Accessing Complex C Data Structures from Python
Overview
Consider a scenario where a device equipped with a sensor provides data encapsulated within a C structure. The interface to access this data might utilize buses ranging from simple ones like UART or SPI to more complex ones like USB or PCI. When such a device connects to a host (e.g., a PC), the host typically leverages a C library to retrieve sensor data. This C library not only provides APIs to access the sensor but also interfaces with the host’s low-level OS functions to facilitate communication over the designated bus.
Once the data is available on the host, processing often requires a high-level programming language like Python that is easier to work with.

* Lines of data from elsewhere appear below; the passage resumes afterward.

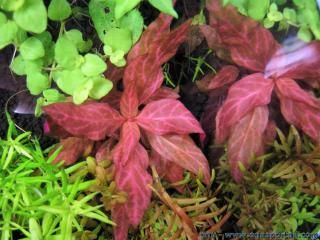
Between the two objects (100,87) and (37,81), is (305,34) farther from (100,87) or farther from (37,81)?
(37,81)

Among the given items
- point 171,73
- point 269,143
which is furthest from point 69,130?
point 269,143

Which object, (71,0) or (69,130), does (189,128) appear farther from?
(71,0)

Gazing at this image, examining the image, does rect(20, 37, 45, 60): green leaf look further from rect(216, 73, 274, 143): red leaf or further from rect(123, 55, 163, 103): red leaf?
rect(216, 73, 274, 143): red leaf

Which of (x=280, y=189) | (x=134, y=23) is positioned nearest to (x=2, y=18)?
(x=134, y=23)

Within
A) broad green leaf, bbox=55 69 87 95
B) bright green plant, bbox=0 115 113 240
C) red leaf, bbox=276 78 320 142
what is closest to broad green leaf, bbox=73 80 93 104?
broad green leaf, bbox=55 69 87 95

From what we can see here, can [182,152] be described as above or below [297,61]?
below

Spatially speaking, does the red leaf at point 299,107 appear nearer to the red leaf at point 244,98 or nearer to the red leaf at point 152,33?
the red leaf at point 244,98

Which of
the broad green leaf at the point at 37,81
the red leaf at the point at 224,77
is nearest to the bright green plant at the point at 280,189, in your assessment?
the red leaf at the point at 224,77
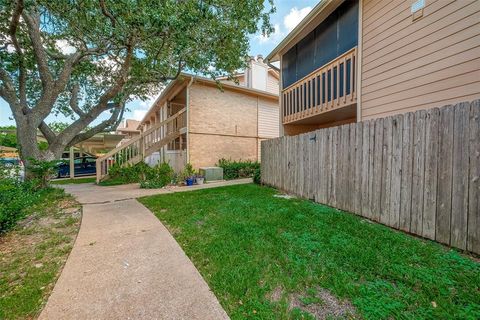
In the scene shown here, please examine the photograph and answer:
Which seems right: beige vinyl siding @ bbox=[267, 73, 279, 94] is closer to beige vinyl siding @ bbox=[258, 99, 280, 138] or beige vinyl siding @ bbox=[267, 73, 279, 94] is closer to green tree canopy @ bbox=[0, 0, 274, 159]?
beige vinyl siding @ bbox=[258, 99, 280, 138]

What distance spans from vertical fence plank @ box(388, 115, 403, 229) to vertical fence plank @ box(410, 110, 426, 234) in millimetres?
214

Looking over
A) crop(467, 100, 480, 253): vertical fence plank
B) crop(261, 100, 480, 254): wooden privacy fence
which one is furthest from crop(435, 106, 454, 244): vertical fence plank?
crop(467, 100, 480, 253): vertical fence plank

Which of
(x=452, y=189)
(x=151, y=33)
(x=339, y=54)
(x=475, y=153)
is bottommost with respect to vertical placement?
(x=452, y=189)

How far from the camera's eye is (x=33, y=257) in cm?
274

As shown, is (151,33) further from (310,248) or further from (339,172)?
(310,248)

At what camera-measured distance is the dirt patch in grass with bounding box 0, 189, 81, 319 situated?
6.16 ft

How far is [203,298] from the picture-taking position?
1.93 m

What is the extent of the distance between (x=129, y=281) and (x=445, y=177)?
13.6 ft

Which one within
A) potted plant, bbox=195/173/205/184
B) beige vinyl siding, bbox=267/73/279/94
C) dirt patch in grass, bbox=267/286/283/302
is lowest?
dirt patch in grass, bbox=267/286/283/302

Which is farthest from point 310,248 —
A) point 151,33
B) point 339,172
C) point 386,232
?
point 151,33

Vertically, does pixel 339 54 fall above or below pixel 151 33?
below

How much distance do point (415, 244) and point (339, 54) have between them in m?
5.34

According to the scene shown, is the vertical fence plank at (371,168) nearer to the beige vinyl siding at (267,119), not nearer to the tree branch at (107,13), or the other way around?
the tree branch at (107,13)

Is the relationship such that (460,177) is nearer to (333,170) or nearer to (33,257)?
(333,170)
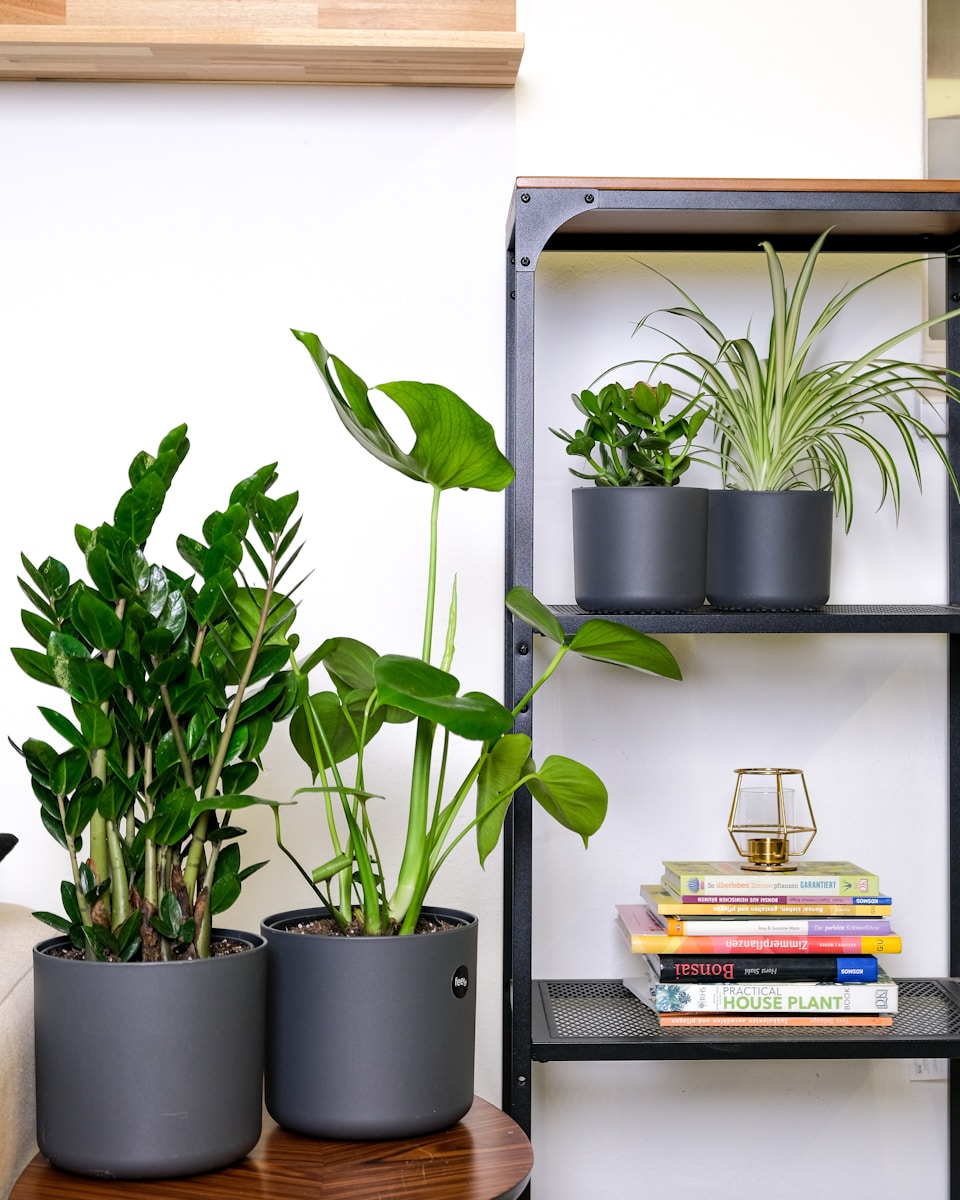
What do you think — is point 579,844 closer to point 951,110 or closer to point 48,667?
point 48,667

The primary challenge lies in seamlessly interfacing the C library with Python, especially when dealing with complex data structures. This is where ctypes
and SWIG come into play.
ctypes
ctypes
is Python’s Foreign Function Interface (FFI) library, enabling direct interaction with C libraries. It offers C-compatible data types and allows Python code to call functions within DLLs or shared libraries. Beyond calling functions, ctypes
facilitates passing simple data types and pointers to data structures between C and Python.
Being a part of the Python standard library, ctypes is universally available across platforms supporting Python, making it a robust choice for interfacing with C libraries.
SWIG
SWIG
, an acronym for Simplified Wrapper and Interface Generator, is a powerful tool that connects C and C++ programs with a multitude of high-level programming languages. It’s compatible with scripting languages such as Perl, PHP, Python, Tcl, Ruby, and PHP, as well as non-scripting languages like C#, Java, Lua, Modula-3, OCAML, Octave, and R.
SWIG
stands out when dealing with complex data structures. It not only generates the necessary Python code to interface with C but also creates the requisite shared libraries. Its capability to simplify and maintain interfaces between C code and Python makes it an invaluable tool in the developer’s arsenal.
ctypes Example
Let’s start with a simple example of accessing a C data structure from Python using ctypes
. Consider the following C
code:
// point.c
#include <stdio.h>
typedef struct {
int x;
int y;
} Point;
void print_point(Point *p) {
printf("Point: (%d, %d)\n", p->x, p->y);
}
This code defines a simple Point structure with two integer fields, x
and y
, and a function print_point
that prints the coordinates.
To build this into a shared library:
gcc -shared -o libpoint.so -fPIC point.c
The -fPIC
flag ensures position-independent code generation, essential for shared libraries, while the -shared
flag specifies the creation of a shared library.
In Python, using ctypes
to interact with this library:
import ctypes
class Point(ctypes.Structure):
_fields_ = [("x", ctypes.c_int),
("y", ctypes.c_int)]
lib = ctypes.CDLL("./libpoint.so")
lib.print_point.argtypes = [ctypes.POINTER(Point)]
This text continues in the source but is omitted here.